Why do they ask me this question? For reasons unknown to me, the American ear is unable to distinguish between a South African and an Australian accent. Africa. Australia. Same thing. Both not America. Makes perfect sense. But to me, the two are as different as the Queen’s English from that of a Bulgarian school boy trying to speak the language for the first time. As you can see, I’ve thought about this quite a lot.

Even after people know I am not an Aussie, I am still encouraged to “toss some shrimp on the barbie” or to “knock back a Foster’s beer” to remind me of my “home country.” It is almost as if acquaintances are hypnotized into believing that I am Australian every time a word comes out of my mouth. People usually recognize their mistakes shortly afterwards, but it still amuses me that, to the American ear, my South African accent is so similar to that of an Aussie.

Early in my Stanford career, I decided to throw a little confusion into the mix by learning some American slang. American slang coming out of the mouth of a South African would be priceless, I thought. What could be better? My education as “an American” began when I was thrown into student life as a freshman in Trancos, and I enlisted my peer health educator Na’eem as my slang guru. In our first lesson, we tackled an expression that had me baffled from day one.

“My bad.” This truly absurd expression confused the hell out of me. My bad this. My bad that. I honestly couldn’t figure out what it meant. Was I bad? Was the person saying it bad? Were we both bad? Was this the opposite of “my good”? Couldn’t people just say “oops” or “I’m sorry, I made a mistake”? What ever happened to good old-fashioned English? Na’eem shed some light on the meaning of this and many other tricky Americanisms, but, after a while, I realized that the only way to truly learn would be through interactions with the locals. Some of these encounters proved to be good, some of them bad, but most of them were very bad and embarrassing. Two particular incidents come to mind.

The first occurred only a few weeks into the year. My neighbor Scott, who until that point had been a perfect gentleman, confided in me that he thought the girl I had a crush on was really fat. Not just fat. But really fat. I was shocked and immediately responded that perhaps she did have a little meat around the edges, but she certainly could not be categorized as obese. It was at this point that my eyes were opened to the subtleties of American slang. Fat was spelled p-h-a-t. And this word that traditionally meant that someone ate too much now meant that someone was cool.

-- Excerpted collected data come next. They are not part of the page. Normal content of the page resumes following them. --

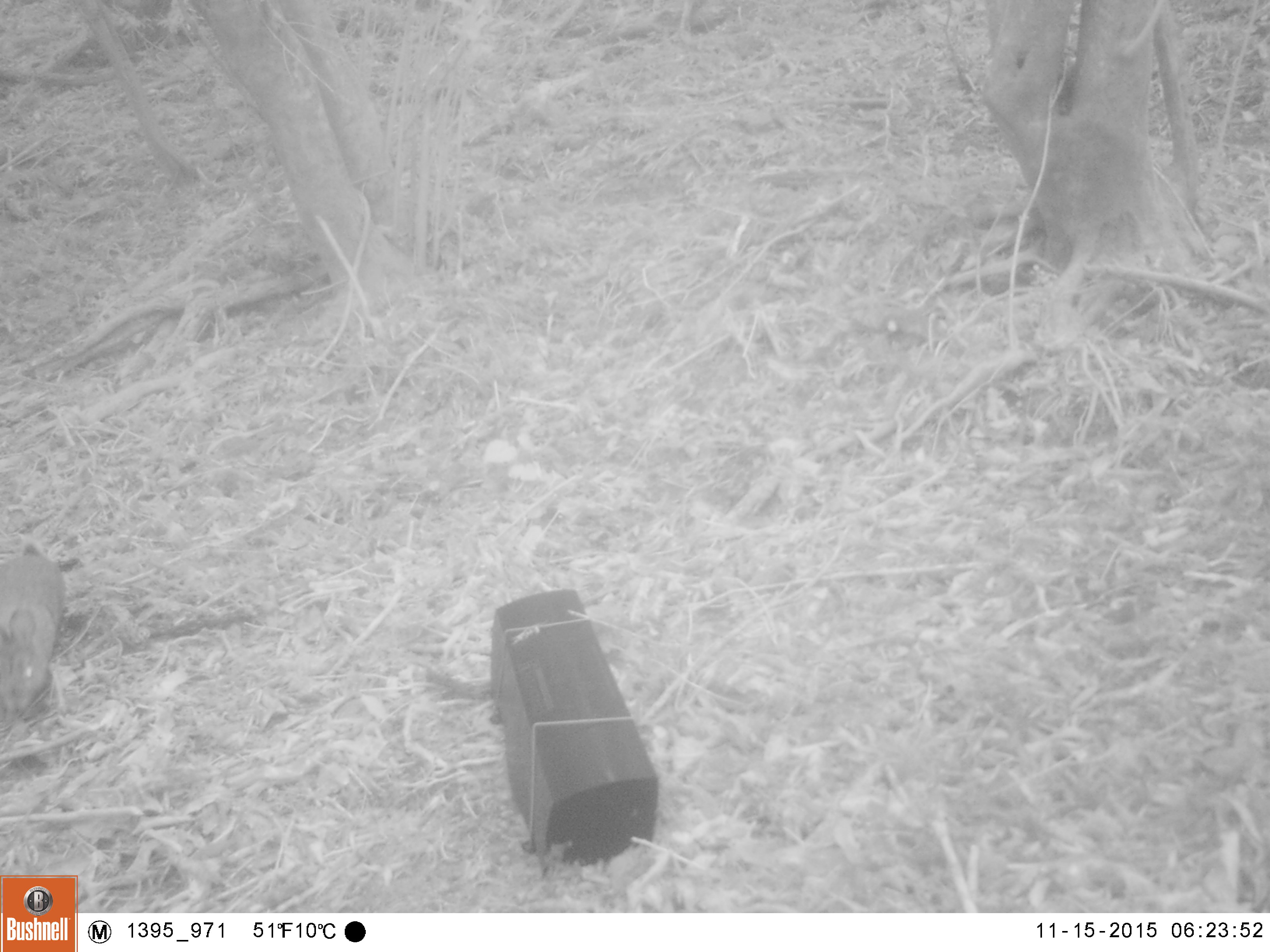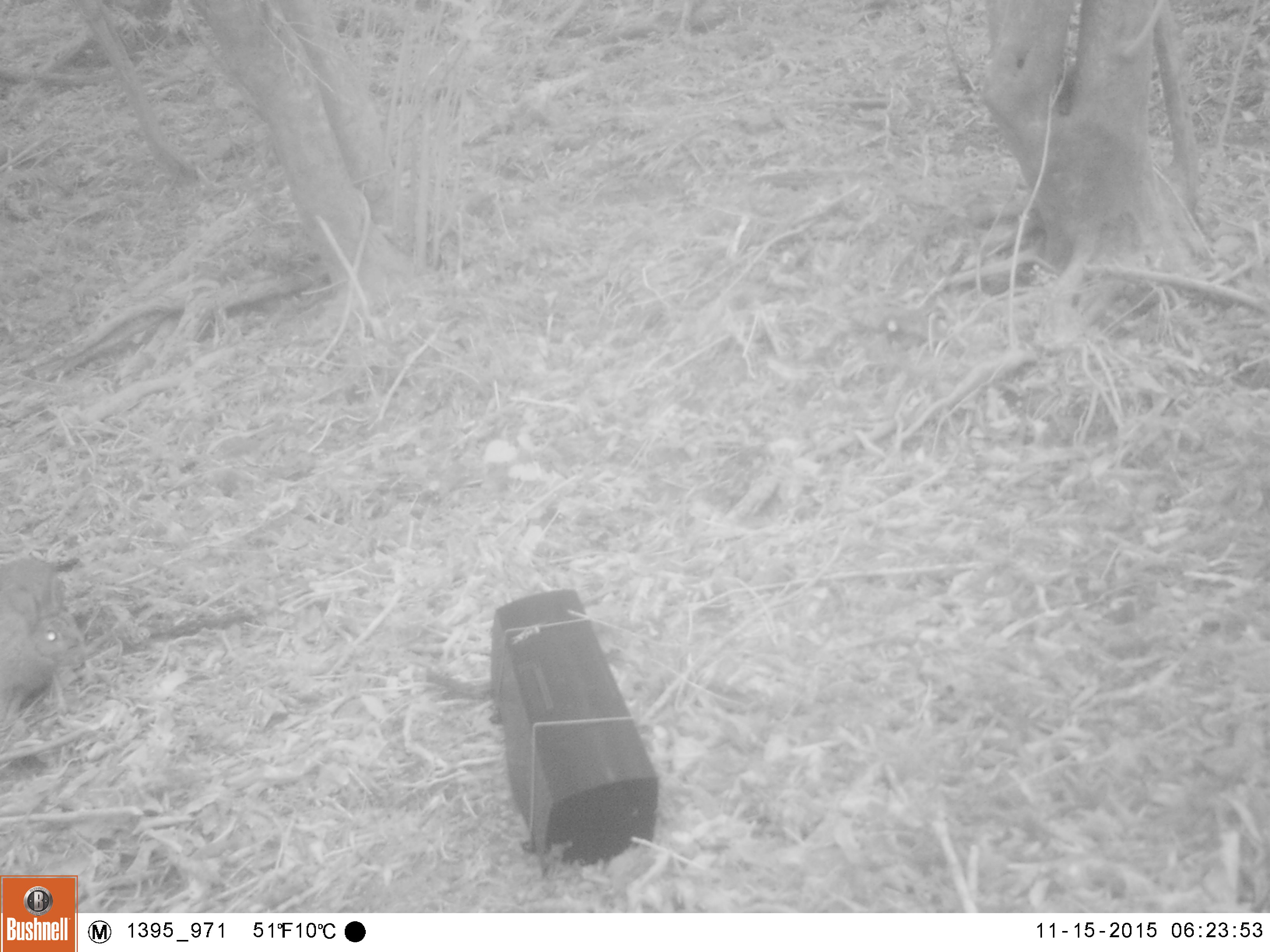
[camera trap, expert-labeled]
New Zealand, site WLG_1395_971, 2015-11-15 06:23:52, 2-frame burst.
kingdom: Animalia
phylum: Chordata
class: Mammalia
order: Lagomorpha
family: Leporidae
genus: Oryctolagus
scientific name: Oryctolagus cuniculus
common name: european rabbit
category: rabbit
Rabbit (european rabbit) (Oryctolagus cuniculus).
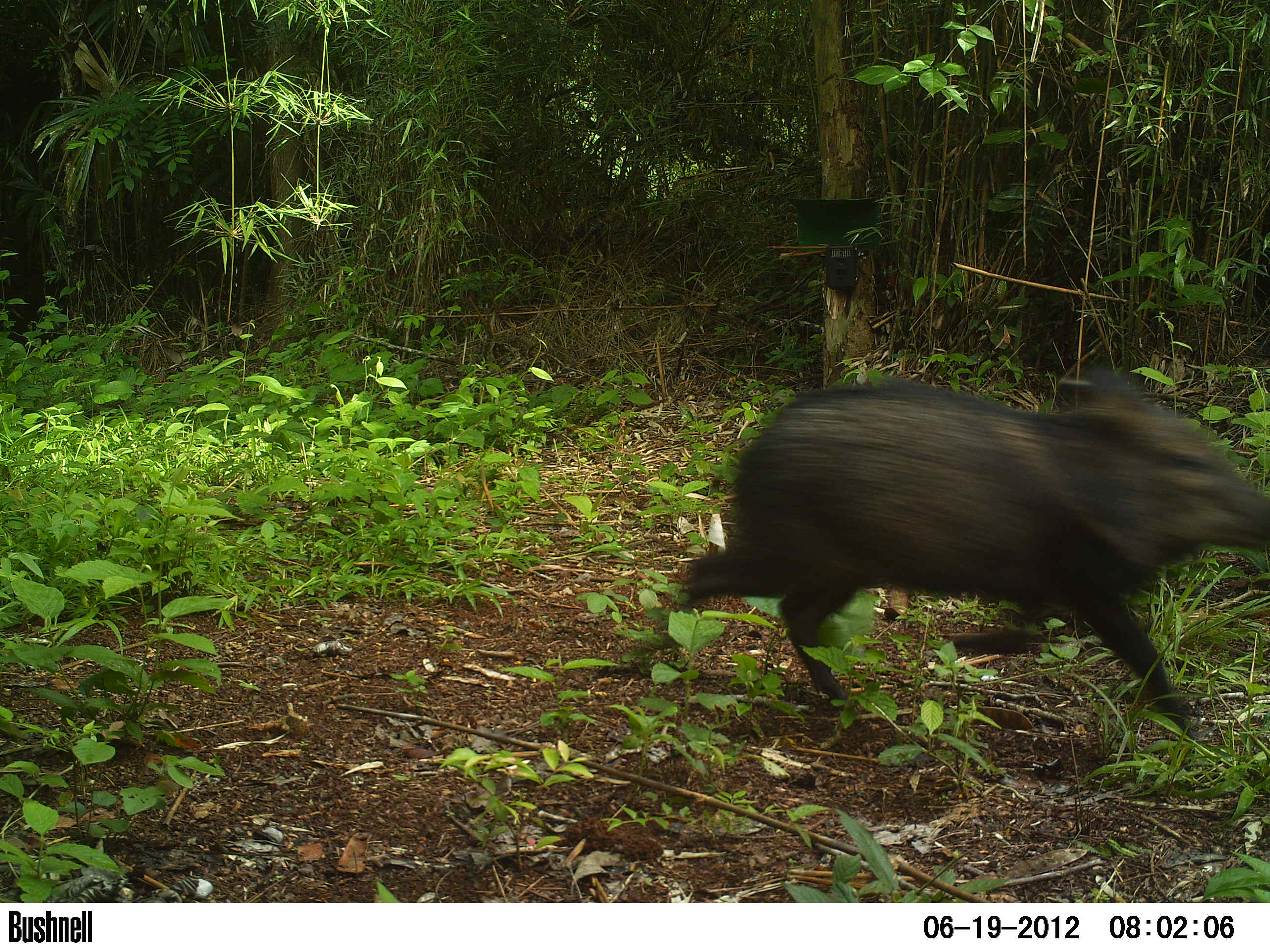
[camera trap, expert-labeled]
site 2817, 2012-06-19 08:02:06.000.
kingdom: Animalia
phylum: Chordata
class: Mammalia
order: Artiodactyla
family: Tayassuidae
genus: Pecari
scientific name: Pecari tajacu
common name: collared peccary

The second encounter occurred while I was doing Math 42 homework with a devout Christian girl. In the middle of a tough problem set, I asked her if she had a rubber I could borrow. She became visibly defensive and stared at me for at least 10 seconds. I hadn’t realized that lending out stationery was such a serious business in America. Today, the girl and I laugh when we look back on this incident. But, at the time, it was not funny at all. You see, the idea that a rubber and a condom were the same thing had never occurred to me. Where I came from, a rubber was an eraser. A piece of stationery. Innocent enough, I had thought. Now I know the truth.

In subsequent months and years, expressions ranging from “da bomb” and “wassup dawg” to “mad hops” and “schweet” became integral parts of my vocabulary. Friends back home thought I had gone crazy. Friends at Stanford thought I had gone even crazier. But I was amusing myself and others and felt in some small way that I was absorbing American “culture.”

Today, I pull out my American slang on the odd occasion to impress girls or to confuse people who think I am Australian, but I have tried, for the most part, to retain what is left of my English. My friends at Stanford are still endlessly amused by the way I speak, even without the slang. In particular, they like the way I pronounce the popular fish product tuna. I say “choona” instead of “toona.” But that’s an entirely different subject.

As a young boy growing up on the streets of Johannesburg, I could never have imagined that I would one day be at Stanford, or that my rubber would have put me in such an awkward situation. My bad, I guess.